War with Iraq






Posted on Sun, Mar. 30, 2003 story:PUB_DESC
Kurdish leader urges TV cutoff in Iraq

Inquirer Staff Writer

A senior Kurdish military leader is urging that U.S. forces quickly eliminate the Iraqi government's ability to broadcast on television.

He said yesterday that the broadcasts were instilling doubts among Iraqi commanders about whether they should surrender.

"Psychology is 50 percent of the battle," said Lt. Col. Wagih Barzani, commander of the First Army Special Forces of the Kurdistan Democratic Party. "When the Iraqis see pictures of a downed American helicopter, the Iraqis believe Saddam is still in control."

Despite U.S. bombing of the Information Ministry building in Baghdad, the BBC reported yesterday that television programming is being broadcast in the capital.

Barzani, 33, the younger brother of KDP leader Massoud Barzani, said the Iraqi regime had always managed to find ways to broadcast.

"They have many local stations," he said.

Yesterday, Barzani visited the KDP installation that is housing large portions of the 173d Airborne Brigade, which parachuted into northern Iraq on Wednesday night.

"Anything the Americans need, we are ready to provide," he said, and promptly offered a meal of rice, bread and fish. His men have been providing U.S. soldiers, who are living on packaged military meals, with bread and soup each morning.

With its air base here deemed secure, the bulk of the 173d Airborne Brigade moved several miles away on Friday to a former Iraqi military facility now held by Kurdish forces.

There, U.S. paratroopers mingled with hundreds of smiling peshmergas - Kurdish fighters - and bedded down indoors after two cold, rainy nights outdoors.

The ground at Bashur air field, where 1,000 troops parachuted Wednesday night, was too muddy to set up a base of operations, said the brigade commander, Col. William Mayville.

"This allows us to dry off, get fed, and clean our weapons," he said before a convoy of trucks carrying troops moved out of the airfield toward the facility.

They left behind dozens of soldiers, however, camped in the valley surrounding the airfield and dealing with chilly nighttime temperatures, periodic rain, and all-consuming mud.

Barzani said KDP forces, which he numbered around 70,000, were ready to help the Americans fight the Iraqi army in the north, including in the oil-rich regions around Mosul and Kirkuk.

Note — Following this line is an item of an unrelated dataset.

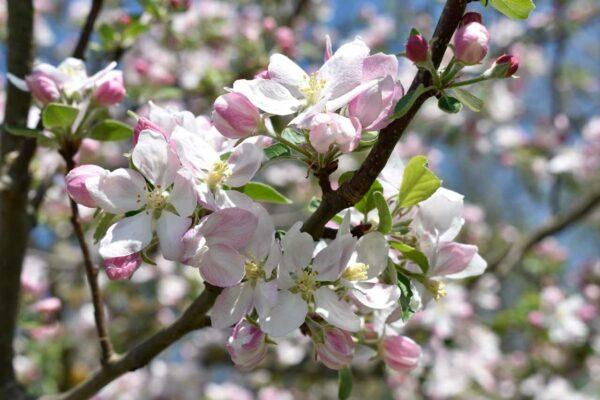 Apfelblüten2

He said he thought Iraqi army commanders in those cities were ready to surrender as soon as they could be sure that Saddam Hussein's regime was over.

"If you encircle Baghdad, then you get Mosul and Kirkuk in one week," he said.

If that prediction proves faulty, it's not clear how U.S. forces would take those cities. Some tanks and armored vehicles can be flown into the 173d's airfield at Bashur, but probably not enough to take a large city, U.S. officers say.

The world's 20 million Kurds - who are spread over Iraq, Syria, Iran and Turkey - have long aspired to their own nation. That has led the governments of those countries, particularly Turkey and Iraq, to deal harshly with their Kurdish populations.

But the younger Barzani said yesterday what exiled Kurdish leaders have said for months: Iraq's Kurds would be satisfied with a parliamentary democracy under a federation that provided for Kurdish autonomy and self-governance.

Asked who would control the high-producing oil fields in Iraqi Kurdistan, he said, "the central government."

Barzani also warned that if Turkish forces moved into northern Iraq in significant numbers, "we will fight them."